## Quellenauszug
----------
Der abstrakte Ansatz, der Norwegens ikonischen Maler durch vier in Stil, Story und Schauspielbesetzung demonstrativ diskrepanten Segmenten darzustellen, ist nicht nur ein ungelenker Versuch, expressionistischer oder buchstäblich mehr Munch als Munch, zu sein. Den verflochtenen Verlauf und die symbolhafte Struktur der von vier verschiedenen Drehbuchschreibenden verfassten Episoden macht Henrik Martin Dahlsbakken zum kinematischen Gleichnis des zerrissenen Wesens des Titelcharakters und mehr noch zur dankbaren Rechtfertigung der dramaturgischen Unebenheiten des psychologisierenden Persönlichkeitsprismas.
----------
## Aufgabenstellung
Gib die Besprechung des Munch-Films ab „Der abstrakte Ansatz, der“ und weiter bis einschließlich „des psychologisierenden Persönlichkeitsprismas.“ wieder. Tausche dabei „ikonischen“ gegen „berühmten“.

## Angezeigte Daten
----------
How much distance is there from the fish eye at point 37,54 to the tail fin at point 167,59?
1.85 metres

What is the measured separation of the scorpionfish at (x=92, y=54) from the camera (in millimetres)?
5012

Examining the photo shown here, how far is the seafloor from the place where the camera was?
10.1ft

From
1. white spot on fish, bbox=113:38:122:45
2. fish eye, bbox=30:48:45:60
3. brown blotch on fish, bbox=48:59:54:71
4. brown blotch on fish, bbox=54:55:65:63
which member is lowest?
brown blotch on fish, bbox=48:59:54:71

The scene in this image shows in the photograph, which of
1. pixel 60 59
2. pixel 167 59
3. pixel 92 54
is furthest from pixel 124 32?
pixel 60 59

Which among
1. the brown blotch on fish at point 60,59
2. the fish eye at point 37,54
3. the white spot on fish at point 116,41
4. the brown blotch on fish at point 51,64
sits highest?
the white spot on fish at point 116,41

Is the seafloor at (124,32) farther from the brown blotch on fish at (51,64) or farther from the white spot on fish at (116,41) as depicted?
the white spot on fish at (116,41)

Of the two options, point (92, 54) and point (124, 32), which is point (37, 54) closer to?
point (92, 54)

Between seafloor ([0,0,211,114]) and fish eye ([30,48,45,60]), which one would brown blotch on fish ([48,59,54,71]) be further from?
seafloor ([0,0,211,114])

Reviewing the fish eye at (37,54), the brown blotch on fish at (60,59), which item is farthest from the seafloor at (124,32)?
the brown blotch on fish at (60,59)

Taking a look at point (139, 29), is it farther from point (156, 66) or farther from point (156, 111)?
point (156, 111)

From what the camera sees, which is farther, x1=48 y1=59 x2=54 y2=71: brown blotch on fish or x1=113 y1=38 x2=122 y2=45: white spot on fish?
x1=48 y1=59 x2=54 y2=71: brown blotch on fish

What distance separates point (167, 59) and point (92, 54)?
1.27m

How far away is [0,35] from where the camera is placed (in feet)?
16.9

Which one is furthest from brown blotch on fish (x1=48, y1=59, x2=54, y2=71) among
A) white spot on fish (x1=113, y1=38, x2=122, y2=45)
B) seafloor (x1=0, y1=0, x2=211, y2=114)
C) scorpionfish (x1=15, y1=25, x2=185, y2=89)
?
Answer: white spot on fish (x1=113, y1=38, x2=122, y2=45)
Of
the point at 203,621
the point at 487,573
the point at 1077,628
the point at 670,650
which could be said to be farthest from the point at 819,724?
----------
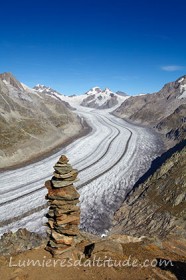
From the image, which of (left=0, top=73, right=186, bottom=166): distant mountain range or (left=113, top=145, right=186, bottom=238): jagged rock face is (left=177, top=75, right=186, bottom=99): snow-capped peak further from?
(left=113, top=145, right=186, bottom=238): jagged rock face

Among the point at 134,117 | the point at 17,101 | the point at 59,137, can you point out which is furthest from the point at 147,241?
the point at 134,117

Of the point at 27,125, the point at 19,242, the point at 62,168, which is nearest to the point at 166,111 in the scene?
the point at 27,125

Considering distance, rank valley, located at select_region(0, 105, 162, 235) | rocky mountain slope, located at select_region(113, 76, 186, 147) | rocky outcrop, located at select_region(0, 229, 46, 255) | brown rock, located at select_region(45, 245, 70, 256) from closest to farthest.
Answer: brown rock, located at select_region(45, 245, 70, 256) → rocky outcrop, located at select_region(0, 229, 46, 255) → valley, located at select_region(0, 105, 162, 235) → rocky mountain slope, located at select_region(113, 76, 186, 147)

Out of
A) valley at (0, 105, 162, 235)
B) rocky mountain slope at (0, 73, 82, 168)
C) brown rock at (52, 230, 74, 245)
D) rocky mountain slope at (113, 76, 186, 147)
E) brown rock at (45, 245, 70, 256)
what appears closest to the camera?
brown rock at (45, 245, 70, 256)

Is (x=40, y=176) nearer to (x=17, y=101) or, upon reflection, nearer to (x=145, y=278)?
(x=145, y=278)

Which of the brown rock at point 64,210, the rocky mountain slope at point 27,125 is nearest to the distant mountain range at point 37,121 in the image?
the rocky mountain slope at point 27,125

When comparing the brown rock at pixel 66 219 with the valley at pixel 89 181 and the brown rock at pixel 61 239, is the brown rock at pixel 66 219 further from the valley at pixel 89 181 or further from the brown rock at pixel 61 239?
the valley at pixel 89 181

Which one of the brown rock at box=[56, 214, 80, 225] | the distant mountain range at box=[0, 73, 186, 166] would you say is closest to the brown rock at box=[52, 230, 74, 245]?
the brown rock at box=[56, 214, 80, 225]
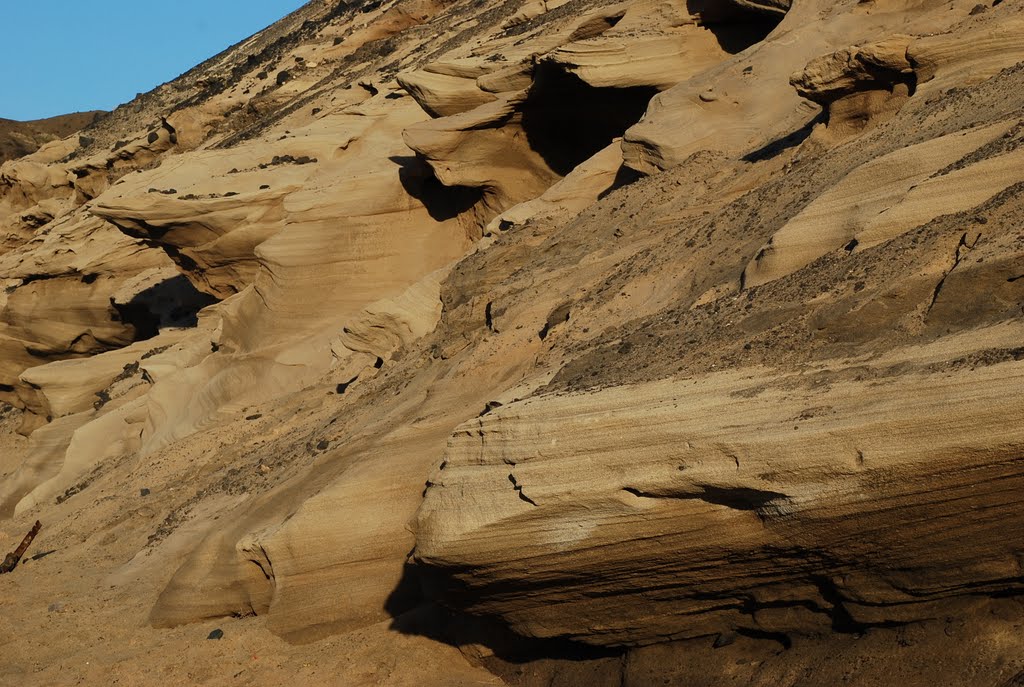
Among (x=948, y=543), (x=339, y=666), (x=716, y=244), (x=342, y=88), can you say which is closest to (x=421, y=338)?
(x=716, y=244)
----------
## Lösung
Der abstrakte Ansatz, der Norwegens berühmten Maler durch vier in Stil, Story und Schauspielbesetzung demonstrativ diskrepanten Segmenten darzustellen, ist nicht nur ein ungelenker Versuch, expressionistischer oder buchstäblich mehr Munch als Munch, zu sein. Den verflochtenen Verlauf und die symbolhafte Struktur der von vier verschiedenen Drehbuchschreibenden verfassten Episoden macht Henrik Martin Dahlsbakken zum kinematischen Gleichnis des zerrissenen Wesens des Titelcharakters und mehr noch zur dankbaren Rechtfertigung der dramaturgischen Unebenheiten des psychologisierenden Persönlichkeitsprismas.